Dynamic regulation of ER‐PM junctions facilitates PI(4,5)P2 replenishment during receptor‐induced Ca2+ signaling (599.3)

Abstract

ER‐PM junctions are membrane interfaces between the endoplasmic reticulum (ER) and the plasma membrane (PM), permitting direct molecular interactions and exchange of signals between the two subcellular compartments. ER‐PM junctions have been implicated as important subcellular loci for lipid metabolism and calcium signaling. However, the molecular mechanisms underlying the regulation and functions of ER‐PM junctions are not well understood. Using a genetically‐encoded marker and live‐cell imaging, we found that ER‐PM junctions are dynamically regulated during calcium signaling. Elevation of cytosolic calcium induces the translocation of the ER membrane protein extended synaptotagmin‐1 (E‐Syt1) to ER‐PM junctions and enhances ER‐to‐PM connection. E‐Syt1‐mediated enhanced ER‐to‐PM connection facilitates the recruitment of Nir2, a phosphatidylinositol (PI) transfer protein, to ER‐PM junctions during receptor‐induced calcium signaling. Nir2 promotes replenishment of PM PI(4,5)P2 following receptor‐induced hydrolysis. Disruption of the enhanced ER‐to‐PM connection or Nir2 expression resulted in reduced PM PI(4,5)P2 replenishment and defective calcium signaling. These results demonstrate that calcium‐mediated dynamic regulation of ER‐PM junctions is crucial for maintaining PI(4,5)P2 levels at the PM and sustaining calcium signaling.

[Collected data entries]
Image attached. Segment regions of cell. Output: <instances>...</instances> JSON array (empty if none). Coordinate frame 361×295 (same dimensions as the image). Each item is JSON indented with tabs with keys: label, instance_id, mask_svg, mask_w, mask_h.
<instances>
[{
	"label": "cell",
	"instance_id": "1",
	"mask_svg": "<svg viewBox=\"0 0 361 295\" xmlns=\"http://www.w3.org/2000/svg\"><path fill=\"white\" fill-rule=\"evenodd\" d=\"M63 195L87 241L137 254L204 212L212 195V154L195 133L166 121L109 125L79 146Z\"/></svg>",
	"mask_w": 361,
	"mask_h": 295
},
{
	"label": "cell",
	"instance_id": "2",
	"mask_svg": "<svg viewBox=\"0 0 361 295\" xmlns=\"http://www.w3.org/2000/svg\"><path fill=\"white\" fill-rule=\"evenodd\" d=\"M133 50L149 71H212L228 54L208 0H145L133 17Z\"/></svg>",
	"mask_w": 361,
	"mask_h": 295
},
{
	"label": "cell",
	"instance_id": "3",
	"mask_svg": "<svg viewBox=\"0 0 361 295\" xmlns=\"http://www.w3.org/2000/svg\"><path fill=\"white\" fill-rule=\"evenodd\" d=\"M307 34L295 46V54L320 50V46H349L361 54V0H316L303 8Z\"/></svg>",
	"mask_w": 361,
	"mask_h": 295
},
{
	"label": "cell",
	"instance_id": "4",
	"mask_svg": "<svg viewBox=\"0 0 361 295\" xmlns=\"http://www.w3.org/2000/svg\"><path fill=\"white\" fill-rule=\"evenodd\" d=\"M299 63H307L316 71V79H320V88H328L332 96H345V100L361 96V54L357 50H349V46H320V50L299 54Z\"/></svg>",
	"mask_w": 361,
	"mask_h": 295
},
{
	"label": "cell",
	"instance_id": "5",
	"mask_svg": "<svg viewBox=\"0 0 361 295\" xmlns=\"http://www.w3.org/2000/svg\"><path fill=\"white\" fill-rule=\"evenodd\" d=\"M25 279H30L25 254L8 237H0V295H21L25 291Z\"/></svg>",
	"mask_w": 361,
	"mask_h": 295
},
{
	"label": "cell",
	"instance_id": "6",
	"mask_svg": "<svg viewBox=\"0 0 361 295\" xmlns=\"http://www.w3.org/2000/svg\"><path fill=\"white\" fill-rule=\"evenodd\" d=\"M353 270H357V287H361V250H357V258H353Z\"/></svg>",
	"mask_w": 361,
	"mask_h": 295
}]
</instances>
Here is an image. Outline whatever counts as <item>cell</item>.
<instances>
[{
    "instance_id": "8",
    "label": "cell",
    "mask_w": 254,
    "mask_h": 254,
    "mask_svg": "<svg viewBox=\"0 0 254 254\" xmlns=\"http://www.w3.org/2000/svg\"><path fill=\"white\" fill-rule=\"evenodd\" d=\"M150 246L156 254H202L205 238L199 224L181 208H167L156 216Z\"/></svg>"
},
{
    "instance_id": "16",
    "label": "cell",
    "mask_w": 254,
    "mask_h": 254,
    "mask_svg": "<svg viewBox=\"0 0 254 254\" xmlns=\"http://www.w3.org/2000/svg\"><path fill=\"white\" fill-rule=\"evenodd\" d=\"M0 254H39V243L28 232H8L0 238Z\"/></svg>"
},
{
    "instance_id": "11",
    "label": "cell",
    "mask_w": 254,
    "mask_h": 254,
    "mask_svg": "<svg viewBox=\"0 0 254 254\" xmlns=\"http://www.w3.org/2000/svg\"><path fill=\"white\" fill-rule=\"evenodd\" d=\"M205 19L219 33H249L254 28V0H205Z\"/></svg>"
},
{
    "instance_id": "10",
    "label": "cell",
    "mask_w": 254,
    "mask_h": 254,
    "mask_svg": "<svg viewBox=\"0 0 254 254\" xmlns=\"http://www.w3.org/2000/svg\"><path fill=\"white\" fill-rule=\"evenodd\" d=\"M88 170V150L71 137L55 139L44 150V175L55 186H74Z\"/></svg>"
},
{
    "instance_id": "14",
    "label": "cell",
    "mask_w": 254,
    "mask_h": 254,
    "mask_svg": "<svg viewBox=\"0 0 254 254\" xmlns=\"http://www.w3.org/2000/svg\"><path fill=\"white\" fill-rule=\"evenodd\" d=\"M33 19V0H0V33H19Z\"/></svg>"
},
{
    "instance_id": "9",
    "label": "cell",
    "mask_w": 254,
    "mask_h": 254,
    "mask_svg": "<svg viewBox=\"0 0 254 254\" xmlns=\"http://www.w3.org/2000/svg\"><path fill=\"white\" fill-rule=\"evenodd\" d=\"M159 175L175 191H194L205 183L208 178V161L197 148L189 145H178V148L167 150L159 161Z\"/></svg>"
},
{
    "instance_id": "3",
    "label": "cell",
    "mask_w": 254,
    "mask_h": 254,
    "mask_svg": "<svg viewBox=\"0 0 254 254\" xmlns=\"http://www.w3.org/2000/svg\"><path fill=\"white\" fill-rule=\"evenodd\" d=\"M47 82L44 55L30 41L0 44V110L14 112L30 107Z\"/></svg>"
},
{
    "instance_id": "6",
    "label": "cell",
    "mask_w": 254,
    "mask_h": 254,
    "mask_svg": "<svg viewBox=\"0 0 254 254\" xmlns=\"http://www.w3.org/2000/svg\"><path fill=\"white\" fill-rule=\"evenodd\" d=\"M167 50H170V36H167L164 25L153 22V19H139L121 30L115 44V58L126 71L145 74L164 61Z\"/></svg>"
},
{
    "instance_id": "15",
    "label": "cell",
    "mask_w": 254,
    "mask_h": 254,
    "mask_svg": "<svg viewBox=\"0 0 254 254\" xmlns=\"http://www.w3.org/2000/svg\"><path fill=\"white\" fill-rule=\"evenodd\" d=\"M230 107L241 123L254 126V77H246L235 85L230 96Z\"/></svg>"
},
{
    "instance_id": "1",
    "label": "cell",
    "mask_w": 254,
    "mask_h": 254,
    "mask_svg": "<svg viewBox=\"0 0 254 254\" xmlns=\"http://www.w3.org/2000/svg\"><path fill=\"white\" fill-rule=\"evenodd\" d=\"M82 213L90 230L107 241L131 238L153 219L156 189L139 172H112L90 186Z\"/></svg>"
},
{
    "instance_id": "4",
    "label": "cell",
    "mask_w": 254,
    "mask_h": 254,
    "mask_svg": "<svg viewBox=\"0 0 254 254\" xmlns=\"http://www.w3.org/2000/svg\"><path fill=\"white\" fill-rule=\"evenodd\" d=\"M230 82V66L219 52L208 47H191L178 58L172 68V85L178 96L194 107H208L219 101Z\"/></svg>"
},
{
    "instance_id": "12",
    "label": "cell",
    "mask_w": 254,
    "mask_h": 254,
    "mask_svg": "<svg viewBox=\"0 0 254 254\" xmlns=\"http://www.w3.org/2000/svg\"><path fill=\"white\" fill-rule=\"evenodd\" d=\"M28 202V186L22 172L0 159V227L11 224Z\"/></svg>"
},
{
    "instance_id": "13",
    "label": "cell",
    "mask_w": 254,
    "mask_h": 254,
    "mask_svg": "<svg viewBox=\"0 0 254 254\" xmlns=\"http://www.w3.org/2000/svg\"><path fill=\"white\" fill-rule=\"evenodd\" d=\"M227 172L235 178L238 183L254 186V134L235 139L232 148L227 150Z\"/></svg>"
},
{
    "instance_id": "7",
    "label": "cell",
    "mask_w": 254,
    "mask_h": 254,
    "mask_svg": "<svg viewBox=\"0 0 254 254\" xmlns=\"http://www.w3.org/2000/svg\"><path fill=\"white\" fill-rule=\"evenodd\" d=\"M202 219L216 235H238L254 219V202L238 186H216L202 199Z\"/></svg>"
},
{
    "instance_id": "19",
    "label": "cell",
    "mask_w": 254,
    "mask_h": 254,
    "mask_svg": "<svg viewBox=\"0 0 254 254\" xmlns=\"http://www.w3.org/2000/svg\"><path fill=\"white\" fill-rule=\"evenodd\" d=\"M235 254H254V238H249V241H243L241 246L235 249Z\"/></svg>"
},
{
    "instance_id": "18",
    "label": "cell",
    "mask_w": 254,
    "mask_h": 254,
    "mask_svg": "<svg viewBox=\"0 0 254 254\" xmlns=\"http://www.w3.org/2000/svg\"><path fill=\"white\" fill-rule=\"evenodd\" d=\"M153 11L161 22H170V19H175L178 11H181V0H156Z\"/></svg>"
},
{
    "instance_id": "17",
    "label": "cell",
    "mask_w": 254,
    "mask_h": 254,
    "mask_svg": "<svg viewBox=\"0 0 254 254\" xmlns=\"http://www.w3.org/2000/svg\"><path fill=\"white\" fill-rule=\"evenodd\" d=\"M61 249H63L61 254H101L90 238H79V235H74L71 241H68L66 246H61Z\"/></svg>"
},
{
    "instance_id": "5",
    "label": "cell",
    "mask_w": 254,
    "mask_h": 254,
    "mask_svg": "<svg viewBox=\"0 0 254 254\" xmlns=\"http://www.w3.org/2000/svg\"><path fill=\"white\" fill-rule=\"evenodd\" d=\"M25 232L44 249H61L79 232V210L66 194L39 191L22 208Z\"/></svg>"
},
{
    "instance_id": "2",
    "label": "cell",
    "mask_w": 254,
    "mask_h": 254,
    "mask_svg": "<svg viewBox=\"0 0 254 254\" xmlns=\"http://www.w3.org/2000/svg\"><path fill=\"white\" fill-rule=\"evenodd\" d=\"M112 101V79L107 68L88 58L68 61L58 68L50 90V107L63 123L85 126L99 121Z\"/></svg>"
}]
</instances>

--- WORK REQUIRED ---
According to the abstract, what does the calcium rise cause extended synaptotagmin‐1 (E‐Syt1) to do?

--- WRITTEN RESPONSE ---
It causes E‐Syt1 to move to ER‐PM junctions, which strengthens the ER‐to‐PM connection.